PASSAGE PROVIDED:
The bash scripts to run Pandoc are:

function pandocHtml {
  # Reads Pandoc markdown version, writes man page
  # $1 - filename, including file type, which should be .md
  # $2 - uncompressed output filename, with file type
  sudo bash -c "pandoc $1 -s \
    --lua-filter=scripts/include.lua \
    --lua-filter=scripts/links-to-html.lua \
    --css=http://cadenza.micronauticsresearch.com/css/main.css \
    --css=http://cadenza.micronauticsresearch.com/css/man.css \
    --from markdown \
    --to html > \"$2\""
}

function pandocMan {
  # Reads Pandoc markdown version, writes man page
  # $1 - filename, including file type, which should be .md
  # $2 - uncompressed output filename, with file type

  sudo bash -c "pandoc $1 -s \
    --filter scripts/delink.hs \
    --from markdown \
    --to man > \"$2\""
}

What should I do to prevent the name of the include file from appearing on the man page?

Thanks, Mike

@tarleb
Copy link
Author

tarleb commented May 20, 2019

If I understand this correctly, then you trying to include the file as raw HTML/JavaScript. Did I get that right? The above filter assumes that the included file is Markdown. We could think about the allowing additional instructions to define the format.

Spatial question entries

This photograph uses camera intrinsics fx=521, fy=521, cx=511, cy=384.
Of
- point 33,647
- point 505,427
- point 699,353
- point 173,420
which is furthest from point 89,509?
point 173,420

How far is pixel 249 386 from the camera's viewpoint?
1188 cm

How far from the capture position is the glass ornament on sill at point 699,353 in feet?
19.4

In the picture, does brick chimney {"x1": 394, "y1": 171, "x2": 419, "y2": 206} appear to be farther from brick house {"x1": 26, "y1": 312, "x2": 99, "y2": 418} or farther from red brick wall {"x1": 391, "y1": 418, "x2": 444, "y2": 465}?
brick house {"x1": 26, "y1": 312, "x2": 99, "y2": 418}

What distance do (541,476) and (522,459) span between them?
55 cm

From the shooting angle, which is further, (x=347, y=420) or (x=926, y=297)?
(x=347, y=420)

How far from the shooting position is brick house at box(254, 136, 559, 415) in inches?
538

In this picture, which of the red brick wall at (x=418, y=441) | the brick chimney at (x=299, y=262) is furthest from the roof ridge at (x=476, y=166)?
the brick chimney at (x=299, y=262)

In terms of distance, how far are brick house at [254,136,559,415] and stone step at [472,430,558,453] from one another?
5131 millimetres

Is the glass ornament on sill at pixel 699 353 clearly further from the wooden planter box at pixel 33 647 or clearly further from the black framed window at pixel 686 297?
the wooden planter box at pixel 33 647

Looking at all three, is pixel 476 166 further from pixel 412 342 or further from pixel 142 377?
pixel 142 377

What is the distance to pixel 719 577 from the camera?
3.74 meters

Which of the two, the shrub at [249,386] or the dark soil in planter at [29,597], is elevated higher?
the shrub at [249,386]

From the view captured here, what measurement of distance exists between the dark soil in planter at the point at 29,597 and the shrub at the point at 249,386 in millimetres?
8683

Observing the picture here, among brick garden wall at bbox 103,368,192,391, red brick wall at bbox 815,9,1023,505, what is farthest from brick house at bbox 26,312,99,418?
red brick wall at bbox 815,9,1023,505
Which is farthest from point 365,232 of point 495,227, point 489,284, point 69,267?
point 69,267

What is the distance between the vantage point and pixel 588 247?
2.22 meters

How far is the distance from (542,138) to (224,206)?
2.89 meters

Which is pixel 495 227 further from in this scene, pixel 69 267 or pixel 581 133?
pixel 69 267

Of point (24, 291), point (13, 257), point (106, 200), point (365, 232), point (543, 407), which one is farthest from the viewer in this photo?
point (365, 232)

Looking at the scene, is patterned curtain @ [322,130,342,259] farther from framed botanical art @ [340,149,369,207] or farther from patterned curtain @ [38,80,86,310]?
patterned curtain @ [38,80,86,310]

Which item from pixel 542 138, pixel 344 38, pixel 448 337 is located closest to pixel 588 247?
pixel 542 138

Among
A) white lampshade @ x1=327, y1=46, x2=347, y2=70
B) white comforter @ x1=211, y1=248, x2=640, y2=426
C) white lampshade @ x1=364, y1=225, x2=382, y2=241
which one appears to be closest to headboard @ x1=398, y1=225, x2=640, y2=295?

EXERCISE: Can you extract the whole Pandoc thread above, word for word?

ANSWER BELOW:
The bash scripts to run Pandoc are:

function pandocHtml {
  # Reads Pandoc markdown version, writes man page
  # $1 - filename, including file type, which should be .md
  # $2 - uncompressed output filename, with file type
  sudo bash -c "pandoc $1 -s \
    --lua-filter=scripts/include.lua \
    --lua-filter=scripts/links-to-html.lua \
    --css=http://cadenza.micronauticsresearch.com/css/main.css \
    --css=http://cadenza.micronauticsresearch.com/css/man.css \
    --from markdown \
    --to html > \"$2\""
}

function pandocMan {
  # Reads Pandoc markdown version, writes man page
  # $1 - filename, including file type, which should be .md
  # $2 - uncompressed output filename, with file type

  sudo bash -c "pandoc $1 -s \
    --filter scripts/delink.hs \
    --from markdown \
    --to man > \"$2\""
}

What should I do to prevent the name of the include file from appearing on the man page?

Thanks, Mike

@tarleb
Copy link
Author

tarleb commented May 20, 2019

If I understand this correctly, then you trying to include the file as raw HTML/JavaScript. Did I get that right? The above filter assumes that the included file is Markdown. We could think about the allowing additional instructions to define the format.